[START OF Passage provided]
Maintenance: when we pop u, all its prereqs are already in order (since indeg[u] == 0 in the residual graph means all its prereqs have been processed). Adding u extends a valid topo-prefix. For each successor v, decrementing indeg[v] reflects that u is now “satisfied”; if v’s residual indegree hits 0, all its prereqs are satisfied, so it’s eligible.

Cycle detection: if len(order) < n, some vertices were never enqueued, meaning their residual indegree never reached 0 — they’re inside a strongly connected component with a cycle (or downstream of one).

Correctness Argument (DFS)

The classical theorem: a directed graph is a DAG iff DFS encounters no back edges. We mark vertices gray when entering DFS, black on finish. Encountering a gray vertex via an outgoing edge is a back edge → cycle. Postorder reversed gives a valid topological order: when u finishes, all reachable-from-u vertices have already finished and are earlier in order; reversing puts them after u.

Complexity

Both: O(V + E) time, O(V + E) space (adjacency + queue/recursion-stack).

Implementation Requirements

  • Build the adjacency list with edge direction prereq → course (so we can decrement indeg[course] when a prereq is processed). The reverse direction also works but flips the topo-order interpretation; pick one convention and stay consistent.
[END OF Passage provided]
=== Task 1 ===
Which section headings, each standing on a line of its own, appear in the topological sort passage?
=== Task 2 ===
Does each statement below agree with the topological sort passage? Answer yes or no for each, and quote the words from the passage that decide it.
(a) In the DFS approach, a vertex is marked black when DFS first enters it.
(b) Both approaches take O(V + E) time.
(c) If len(order) is less than n, some vertices were never enqueued.
=== Task 3 ===
Can you continue the topological sort passage, starting after its last sentence?
[START OF Extracted data]
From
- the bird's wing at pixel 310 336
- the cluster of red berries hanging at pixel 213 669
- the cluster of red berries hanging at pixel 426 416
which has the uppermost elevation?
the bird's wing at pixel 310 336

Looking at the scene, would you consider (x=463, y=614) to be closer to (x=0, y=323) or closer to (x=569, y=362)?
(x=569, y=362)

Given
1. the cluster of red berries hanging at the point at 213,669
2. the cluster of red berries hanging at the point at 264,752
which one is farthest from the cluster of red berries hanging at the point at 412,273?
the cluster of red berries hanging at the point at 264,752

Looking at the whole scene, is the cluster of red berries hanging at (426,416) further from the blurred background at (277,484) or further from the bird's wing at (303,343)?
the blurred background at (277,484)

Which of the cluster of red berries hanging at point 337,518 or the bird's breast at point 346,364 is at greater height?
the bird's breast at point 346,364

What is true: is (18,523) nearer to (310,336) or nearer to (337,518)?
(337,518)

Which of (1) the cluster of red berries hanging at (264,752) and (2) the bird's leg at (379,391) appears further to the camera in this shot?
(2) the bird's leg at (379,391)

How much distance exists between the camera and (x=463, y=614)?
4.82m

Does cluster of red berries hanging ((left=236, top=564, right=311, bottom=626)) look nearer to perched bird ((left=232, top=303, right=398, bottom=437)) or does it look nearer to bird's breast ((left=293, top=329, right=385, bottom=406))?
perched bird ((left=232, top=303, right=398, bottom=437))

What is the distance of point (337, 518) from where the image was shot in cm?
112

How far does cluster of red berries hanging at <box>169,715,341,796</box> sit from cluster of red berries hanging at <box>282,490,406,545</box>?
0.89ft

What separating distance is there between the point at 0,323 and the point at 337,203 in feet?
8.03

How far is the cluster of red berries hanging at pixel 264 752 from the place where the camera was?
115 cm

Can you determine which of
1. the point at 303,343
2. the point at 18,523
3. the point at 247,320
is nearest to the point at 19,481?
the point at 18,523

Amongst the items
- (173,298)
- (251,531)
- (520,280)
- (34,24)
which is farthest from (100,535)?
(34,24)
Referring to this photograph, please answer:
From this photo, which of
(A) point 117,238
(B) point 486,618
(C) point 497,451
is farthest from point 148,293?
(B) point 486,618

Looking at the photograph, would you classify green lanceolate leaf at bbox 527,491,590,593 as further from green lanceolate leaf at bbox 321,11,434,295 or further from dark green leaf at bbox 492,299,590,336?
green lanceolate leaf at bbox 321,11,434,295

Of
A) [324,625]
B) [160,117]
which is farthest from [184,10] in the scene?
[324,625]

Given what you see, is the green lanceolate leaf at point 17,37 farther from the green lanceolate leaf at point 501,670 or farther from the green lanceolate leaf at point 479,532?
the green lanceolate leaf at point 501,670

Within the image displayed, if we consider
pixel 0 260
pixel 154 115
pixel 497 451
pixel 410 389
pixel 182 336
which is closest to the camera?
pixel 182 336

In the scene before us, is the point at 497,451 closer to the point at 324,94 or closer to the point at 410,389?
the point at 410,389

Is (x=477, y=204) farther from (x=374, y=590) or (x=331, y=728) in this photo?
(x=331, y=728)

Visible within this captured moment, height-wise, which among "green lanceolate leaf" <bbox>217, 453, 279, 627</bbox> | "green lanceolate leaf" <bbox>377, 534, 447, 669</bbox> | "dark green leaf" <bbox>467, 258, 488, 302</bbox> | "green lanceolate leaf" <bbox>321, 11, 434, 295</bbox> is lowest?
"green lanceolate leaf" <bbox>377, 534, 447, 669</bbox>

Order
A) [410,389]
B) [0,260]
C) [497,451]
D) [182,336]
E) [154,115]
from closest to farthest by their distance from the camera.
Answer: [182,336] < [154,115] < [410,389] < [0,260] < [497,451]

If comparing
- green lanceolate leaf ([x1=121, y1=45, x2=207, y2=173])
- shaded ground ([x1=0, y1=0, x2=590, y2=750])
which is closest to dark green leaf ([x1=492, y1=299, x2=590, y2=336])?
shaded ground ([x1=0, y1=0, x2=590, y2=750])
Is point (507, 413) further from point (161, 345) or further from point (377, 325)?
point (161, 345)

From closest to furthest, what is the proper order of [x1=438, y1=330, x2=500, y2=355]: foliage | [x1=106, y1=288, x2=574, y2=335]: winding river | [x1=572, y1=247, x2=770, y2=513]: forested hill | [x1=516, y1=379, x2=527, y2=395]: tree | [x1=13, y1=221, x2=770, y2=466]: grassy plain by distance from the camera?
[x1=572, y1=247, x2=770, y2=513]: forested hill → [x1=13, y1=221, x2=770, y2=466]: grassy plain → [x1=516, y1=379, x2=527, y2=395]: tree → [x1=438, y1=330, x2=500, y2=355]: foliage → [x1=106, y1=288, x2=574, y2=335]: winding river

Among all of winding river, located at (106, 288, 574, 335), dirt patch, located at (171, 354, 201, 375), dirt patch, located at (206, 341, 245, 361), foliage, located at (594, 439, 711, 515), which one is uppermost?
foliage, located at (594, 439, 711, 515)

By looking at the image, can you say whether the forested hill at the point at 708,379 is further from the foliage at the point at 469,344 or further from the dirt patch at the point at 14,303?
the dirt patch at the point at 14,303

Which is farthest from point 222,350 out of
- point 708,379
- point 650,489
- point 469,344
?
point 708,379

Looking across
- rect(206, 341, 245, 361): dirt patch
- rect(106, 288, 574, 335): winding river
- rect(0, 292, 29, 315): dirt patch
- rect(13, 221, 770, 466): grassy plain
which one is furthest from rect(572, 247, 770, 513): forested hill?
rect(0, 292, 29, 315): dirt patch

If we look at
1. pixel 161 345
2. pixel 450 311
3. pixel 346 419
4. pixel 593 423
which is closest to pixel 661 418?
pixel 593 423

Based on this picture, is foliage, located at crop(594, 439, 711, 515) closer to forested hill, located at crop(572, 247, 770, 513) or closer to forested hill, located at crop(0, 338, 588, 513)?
[END OF Extracted data]
=== Written response 1 ===
- Correctness Argument (DFS)
- Complexity
- Implementation Requirements

=== Written response 2 ===
(a) No: "We mark vertices gray when entering DFS, black on finish."
(b) Yes: "Both: O(V + E) time, O(V + E) space (adjacency + queue/recursion-stack)."
(c) Yes: "if len(order) < n, some vertices were never enqueued"

=== Written response 3 ===
  • Use deque (Python) / ArrayDeque (Java) / container/list (Go) for the BFS queue, not a Python list.pop(0) which is O(N).
  • DFS recursion: watch Python’s default recursion limit (1000) for large N. Either iterative DFS or sys.setrecursionlimit for V > ~900.
  • Cycle check after the loop (Kahn’s) or during (DFS gray check).

Tests

  • Smoke: (2, [[1,0]])[0,1].
  • Unit: no prereqs ((3, []) → any permutation of [0,1,2]); single chain ((4, [[1,0],[2,1],[3,2]])[0,1,2,3]).
  • Cycle: (2, [[1,0],[0,1]])[]; longer cycle (3, [[0,1],[1,2],[2,0]])[].
  • DAG with multiple roots: (4, [[2,0],[2,1],[3,2]]) → either [0,1,2,3] or [1,0,2,3]. Validate by checking the output is a permutation and all prereqs respected.
  • Edge: N=1, no prereqs → [0].
  • Large: N=2000, E=5000, random DAG; assert sub-100ms.
  • Validator helper (write this!): 
    def is_valid_topo(order, n, prereqs):
    if len(order) != n or set(order) != set(range(n)): return False
    pos = {v: i for i, v in enumerate(order)}
    return all(pos[b] < pos[a] for a, b in prereqs)

Follow-up Questions

  • “Return the lex-smallest valid order.” → replace the queue with a min-heap. Time O((V + E) log V).
  • “Detect all vertices in cycles, not just whether any exist.” → SCC decomposition (Tarjan’s / Kosaraju’s), Phase 3.
  • “Topological sort under updates (edges added/removed)?” → online topological order maintenance, hard problem; offline batched updates with reordering.
  • “Parallel topological sort?” → at each round, all indegree-0 vertices can run in parallel; this is the natural parallelization for build systems (Bazel, Buck).
  • “Schedule with time costs per task: minimize total wall time?” → critical-path method; longest path in DAG, computable in O(V + E) after topo-sort.
  • “If V is huge (10^9) and the graph is implicit?” → streaming variant; need indegree of each vertex computed via input stream.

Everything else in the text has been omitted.